Understanding a homosexual man or woman involves looking at some questions for which neither the Church nor human sciences have final answers. What causes homosexuality? Can a person change his or her sexual orientation? To persons I know--both "gay" and "straight"--these are not the critical questions. They want to know what real, lasting, and fulfilling relationships are about. Are they possible? And, for the person of faith, where and how does God speak to their life situation?
This brings me to honesty and insight--to what "fidelity to God's word" means. As a Catholic and a priest, I approach the search for life's most important and ultimate questions within a community that turns beyond itself for answers that are "more fully human." As a believing community, the Catholic Church holds to particular meanings and values for human life. We see these as flowing from our nature as persons created by God. On the basis of its scripture and ongoing tradition, the Church sees the meaning and value of sexuality itself in the context of human relationships that are committed in love and open to the creation of life. It sees the sexuality of man and woman as one way--not the only way--of one individual relating to another who is the spiritual, emotional and physical complement to himself or herself. It judges sexual activity as good and meaningful when, in the context of marriage, a man and a woman nurture their love through intercourse which expresses this full complementarity and an openness to the creation of new human life. Outside of such a context, genial activity departs from its full and integral meaning. The Church views this as wrong because it contradicts the meaning of human sexuality that ultimately derives from God.

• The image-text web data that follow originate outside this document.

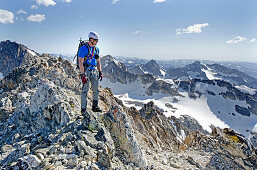 Elijah Weber on the summit after climbing The June Couloir on the North Face of Williams Peak high above the Sawtooth Valley in the Sawtooth Mountains near the town of Stanley in central Idaho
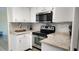 Well-equipped kitchen with sleek stainless steel appliances, modern countertops, and ample cabinet space at 181 Coconut St, Punta Gorda, FL 33980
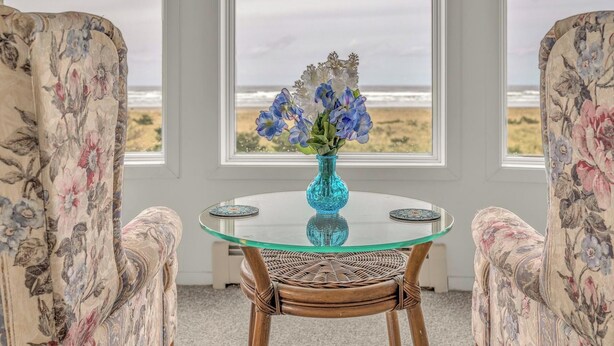 A round glass table with a blue vase of flowers, flanked by two upholstered chairs with floral upholstery, in a room with large windows overlooking a beach. - Beautiful multi-level oceanfront home, perfect retreat for friends or family. (Seaside)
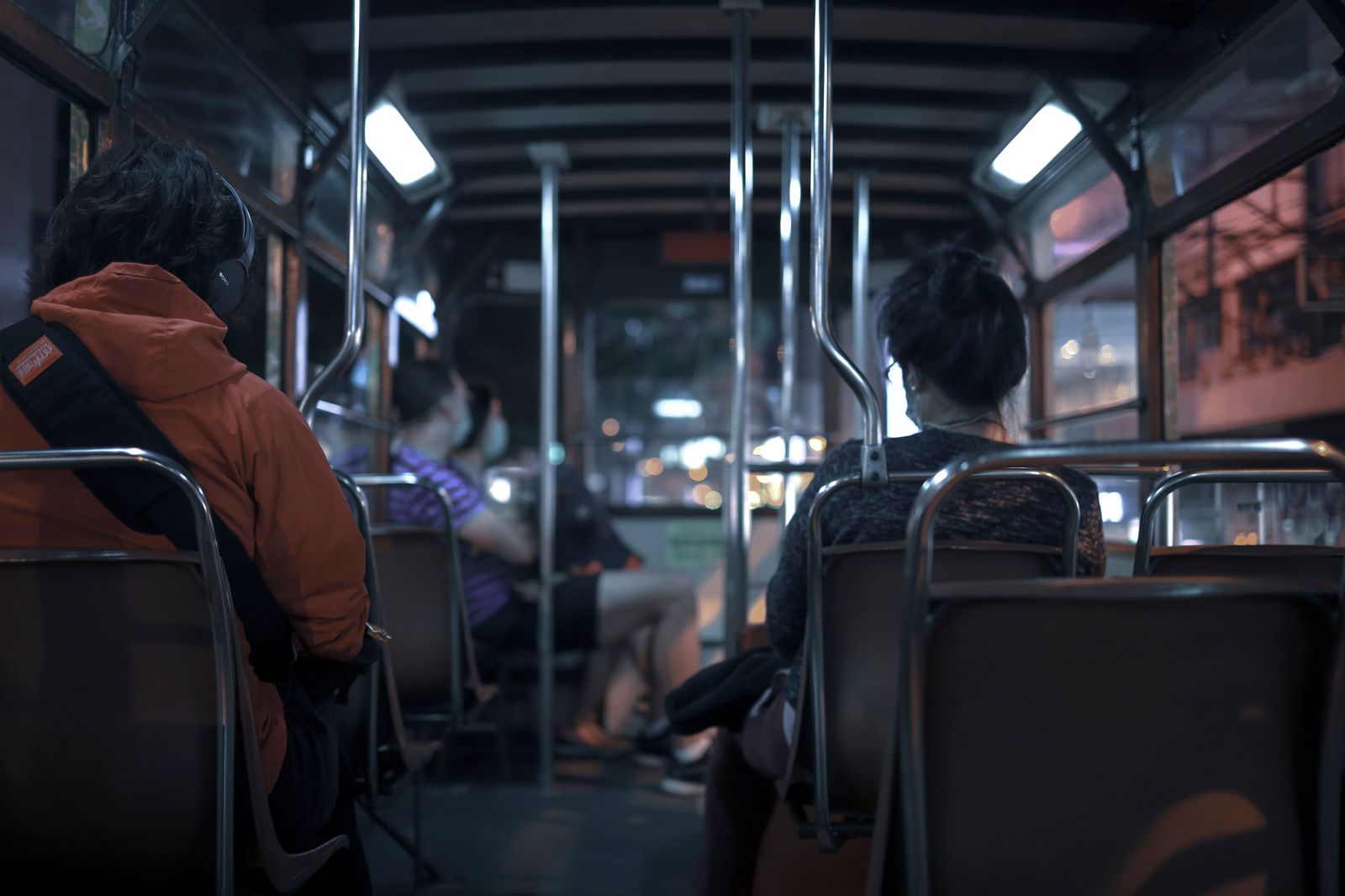 A bus travelling along a lit highway at night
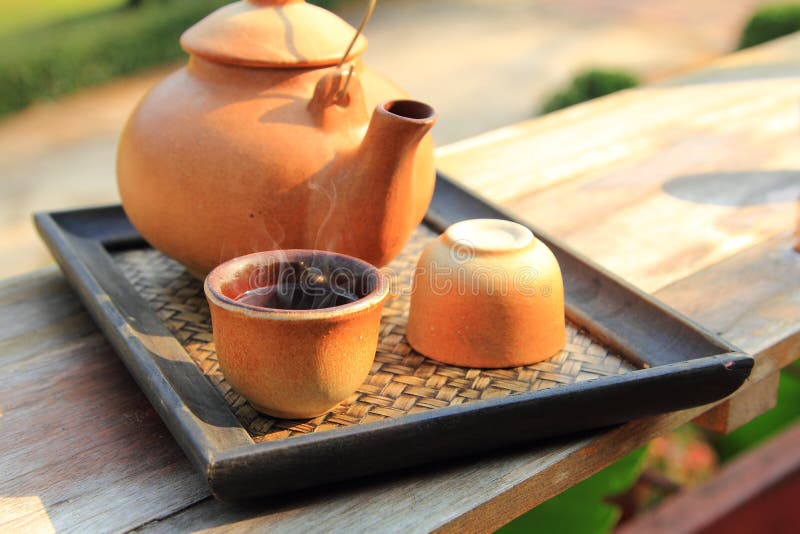 Close up earthenware teapot with pouring hot tea in a brown cup are placed on the table for healthy drinking in morning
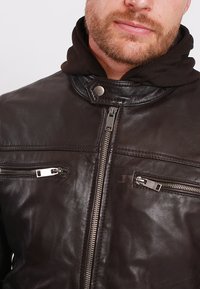 Černá kožená bunda s vysokým límcem, předním zipem a dvěma zipovými kapsami na prsou. Měkká textura a elegantní design.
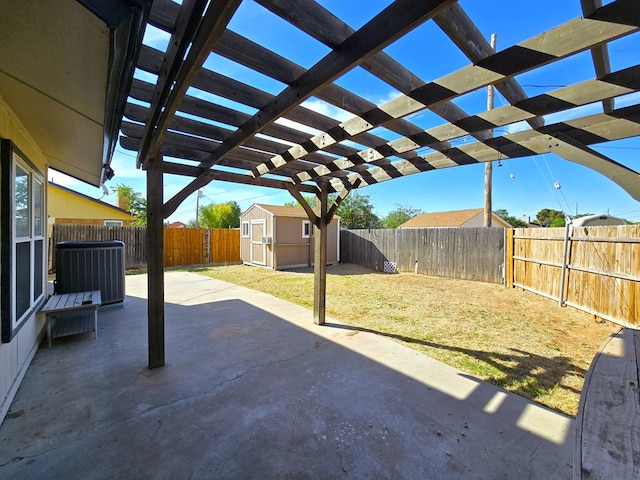 view of patio featuring central AC unit, a shed, a fenced backyard, and an outbuilding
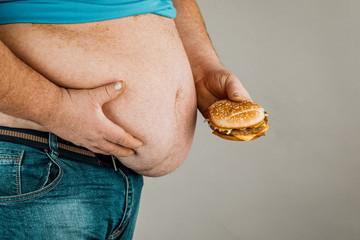 fat man with a hamburger in his hand on a gray background.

This truth as I perceive it, this insight into sexuality, is one that some people find difficult to accept or understand. Most of us who strive to accept and embrace it admit that it is not an easy truth to integrate into our personal lives or explain to the world around us. Consistent with the Christian command "to love in truth and in deed," we struggle as single and married people, as heterosexual and homosexual people, to find ways to help one another and those beyond our community of faith to discover the meaning and value of sexuality in ways that are sensitive and yet true to our faith, contructive and yet challenging to our times.
I say this with no small awareness of those whose efforts to live faithful to God's word and to their human personhood face enormous hardship: not only homosexual people but the many single, married and divorced men and women whose circumstances or conditions in life make it difficult if not impossible to experience the full sexual expression of human love. It is in these, as in other ways that we confront our incompleteness or woundedness as persons, that we turn to God and our community for another kind of love that we believe is more than, but never less than fully human.
REVEREND JOHN E. MACINNIS has a doctorate in theology from the Gregorian University in Rome and has served as Catholic Campus Minister at Harvard and Radcliffe since 1981.